--- 課題データ ---
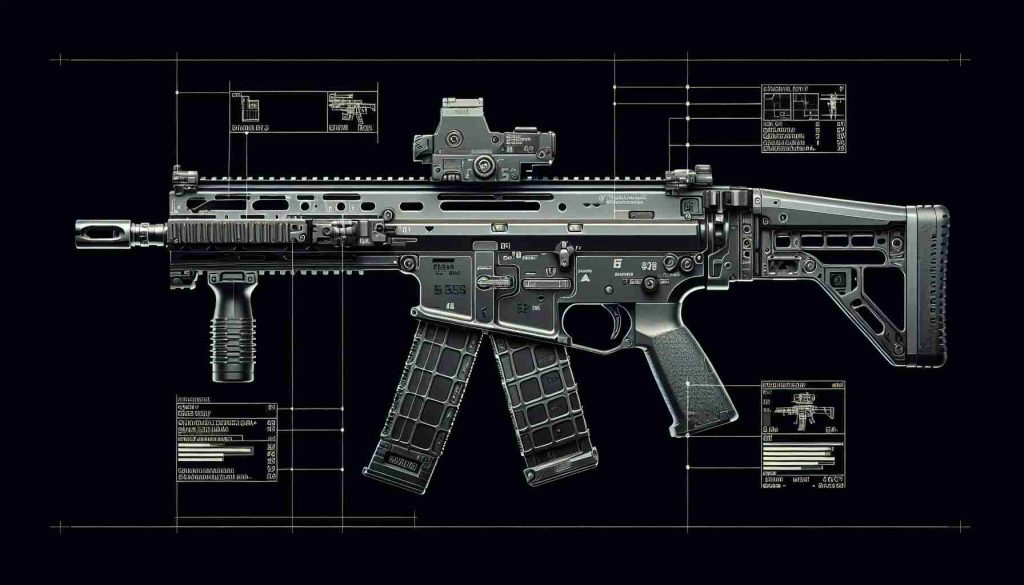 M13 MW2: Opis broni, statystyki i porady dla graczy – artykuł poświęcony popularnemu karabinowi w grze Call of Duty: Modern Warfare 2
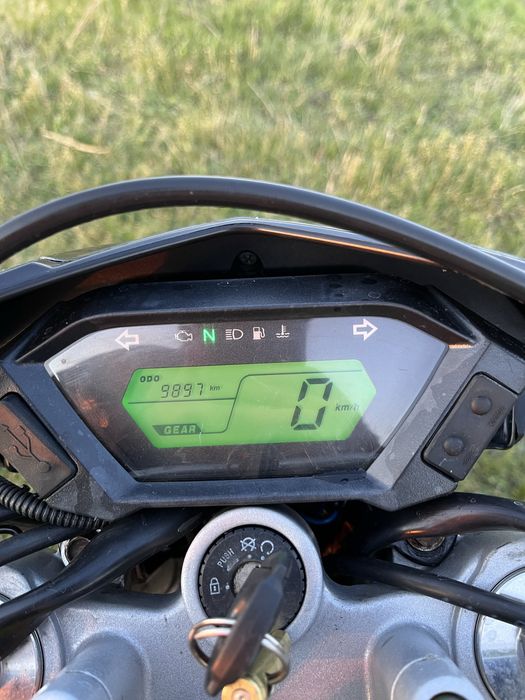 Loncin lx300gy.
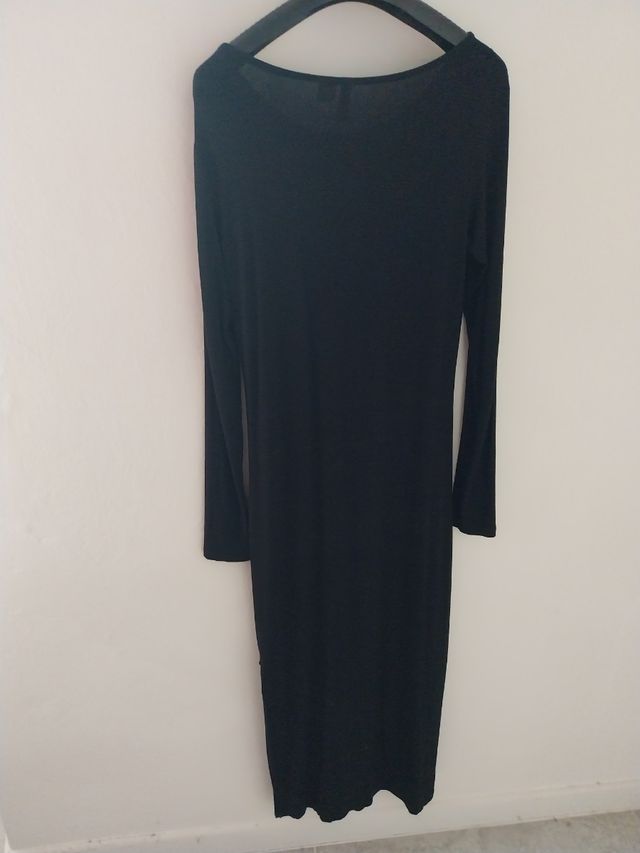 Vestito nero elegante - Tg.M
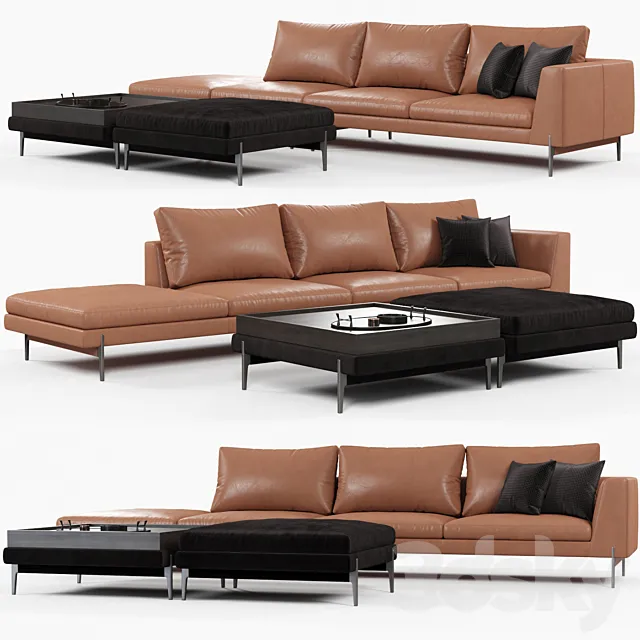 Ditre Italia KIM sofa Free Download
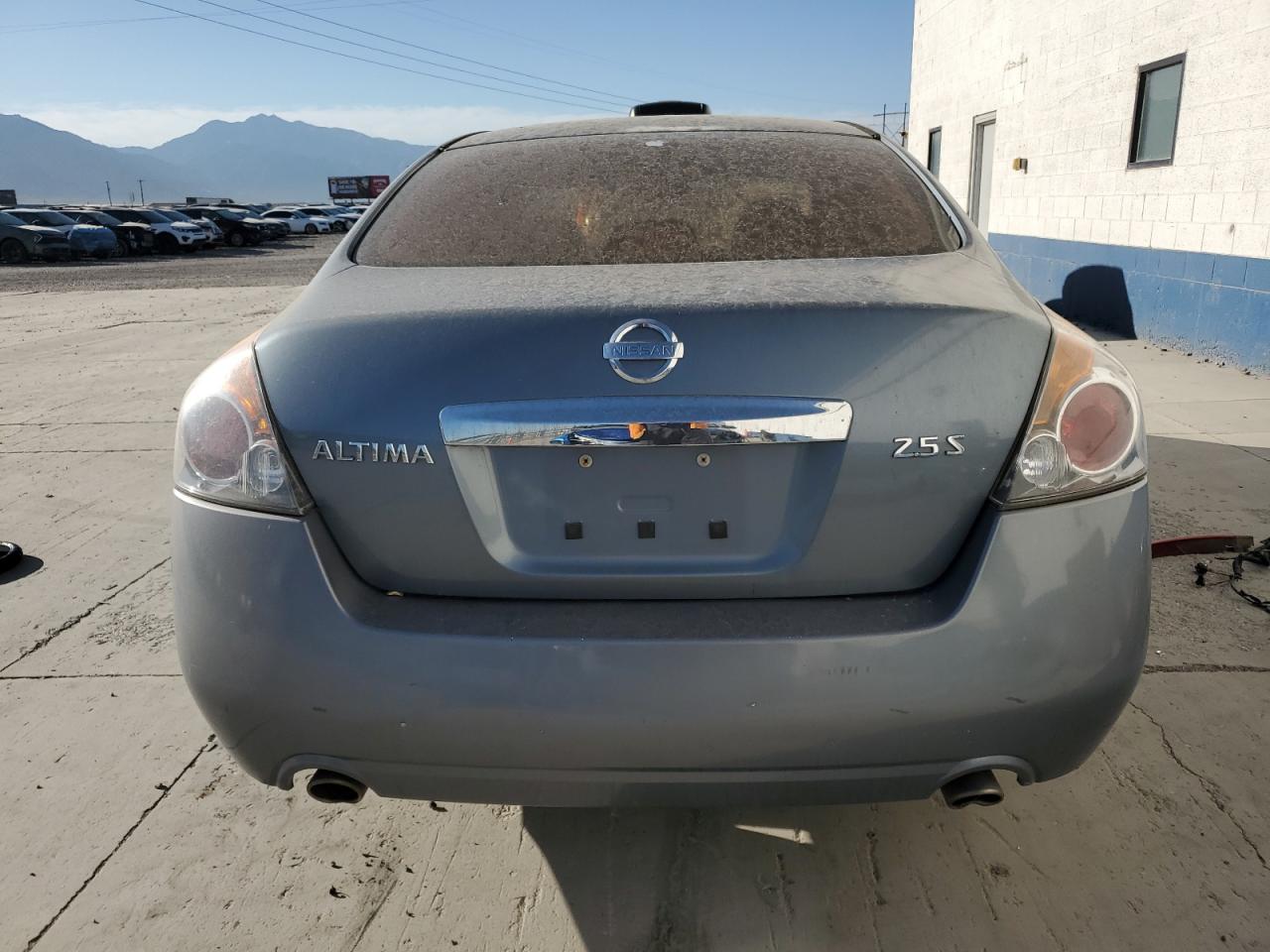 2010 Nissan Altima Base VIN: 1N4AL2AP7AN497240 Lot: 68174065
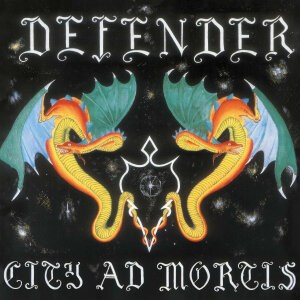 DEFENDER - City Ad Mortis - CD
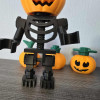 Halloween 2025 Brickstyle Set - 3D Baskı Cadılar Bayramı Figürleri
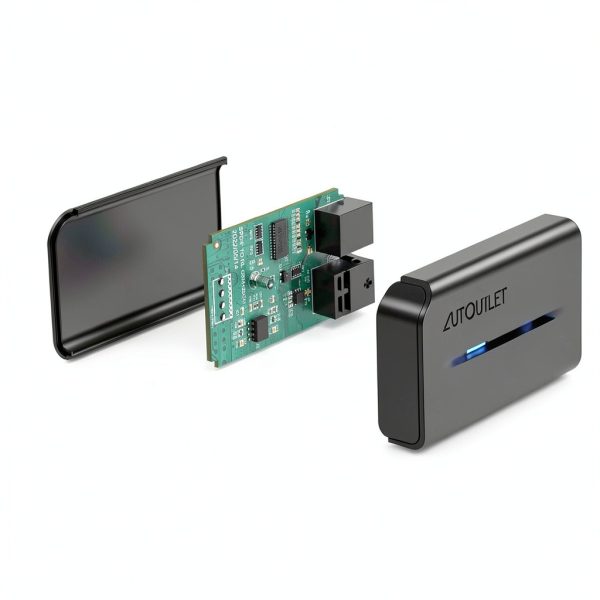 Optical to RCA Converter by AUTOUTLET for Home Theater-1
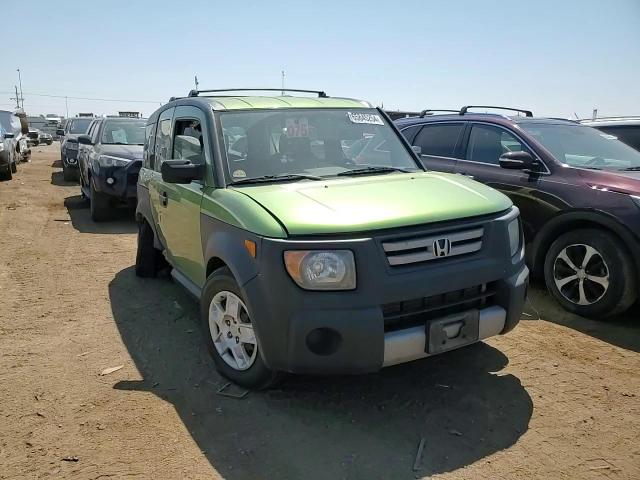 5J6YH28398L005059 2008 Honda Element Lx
---
--- 課題データ ---
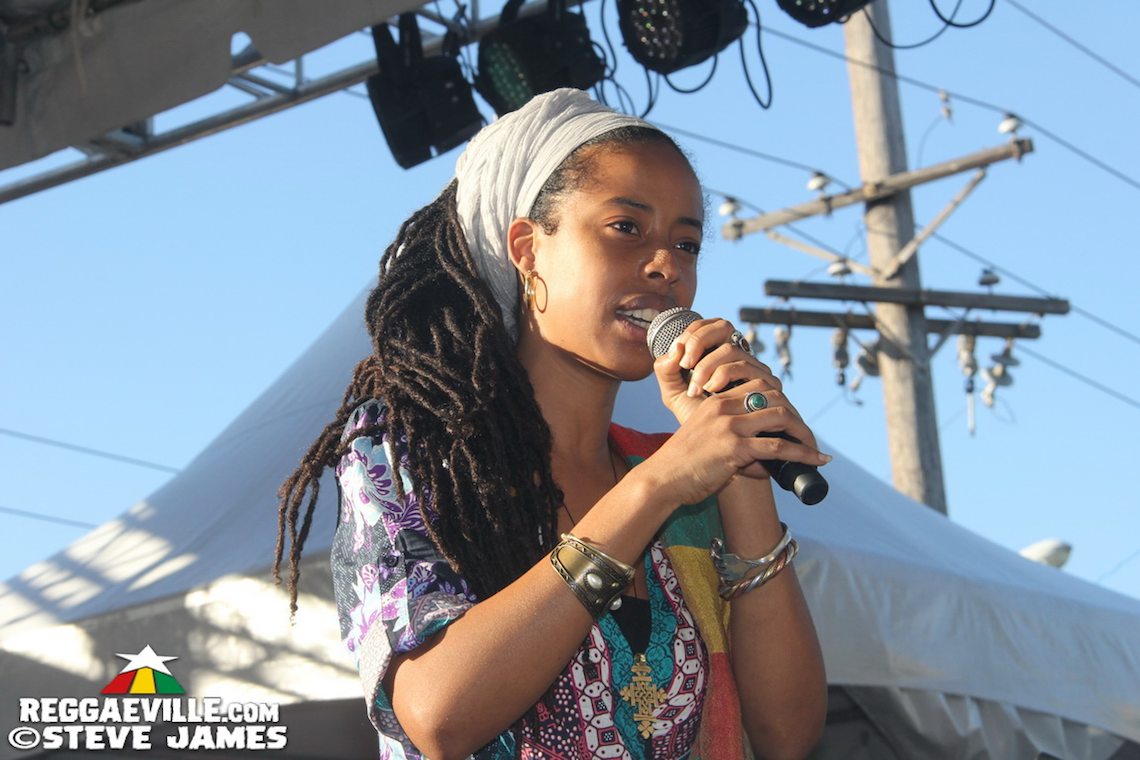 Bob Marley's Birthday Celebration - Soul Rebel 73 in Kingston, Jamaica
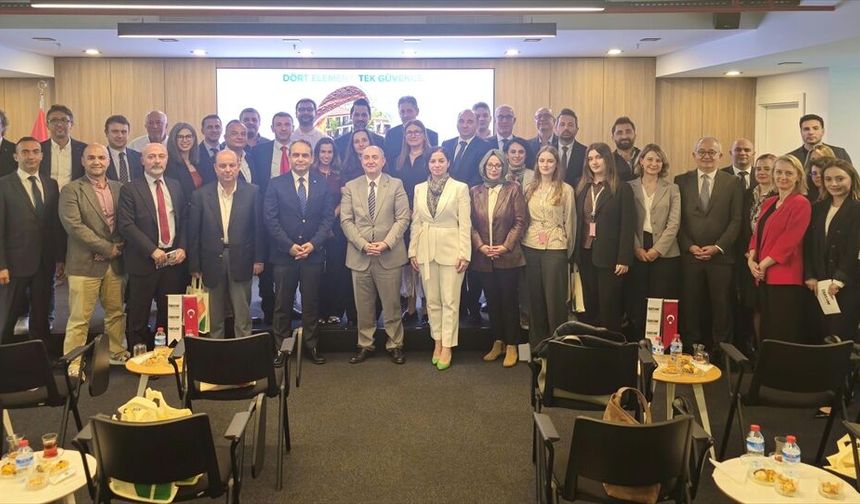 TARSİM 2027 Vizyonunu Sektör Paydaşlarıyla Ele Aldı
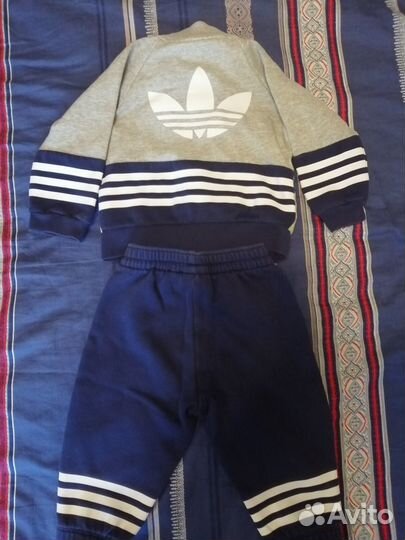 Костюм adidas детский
---
--- 課題データ ---
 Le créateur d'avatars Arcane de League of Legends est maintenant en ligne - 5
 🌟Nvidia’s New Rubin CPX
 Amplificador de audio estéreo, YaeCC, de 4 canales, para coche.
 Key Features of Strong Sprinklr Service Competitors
---
• _課題_
「M13 MW2: Opis」を含む行から「5J6YH28398L005059 2008 Honda Element Lx」を含む行までのすべてを、「Home Theater」だけを「Home Cinema」に置き換え、ほかは変えずに書き直すこと。画像は答えに入れないこと。

• _解答例_
 M13 MW2: Opis broni, statystyki i porady dla graczy – artykuł poświęcony popularnemu karabinowi w grze Call of Duty: Modern Warfare 2
 Loncin lx300gy.
 Vestito nero elegante - Tg.M
 Ditre Italia KIM sofa Free Download
 2010 Nissan Altima Base VIN: 1N4AL2AP7AN497240 Lot: 68174065
 DEFENDER - City Ad Mortis - CD
 Halloween 2025 Brickstyle Set - 3D Baskı Cadılar Bayramı Figürleri
 Optical to RCA Converter by AUTOUTLET for Home Cinema-1
 5J6YH28398L005059 2008 Honda Element Lx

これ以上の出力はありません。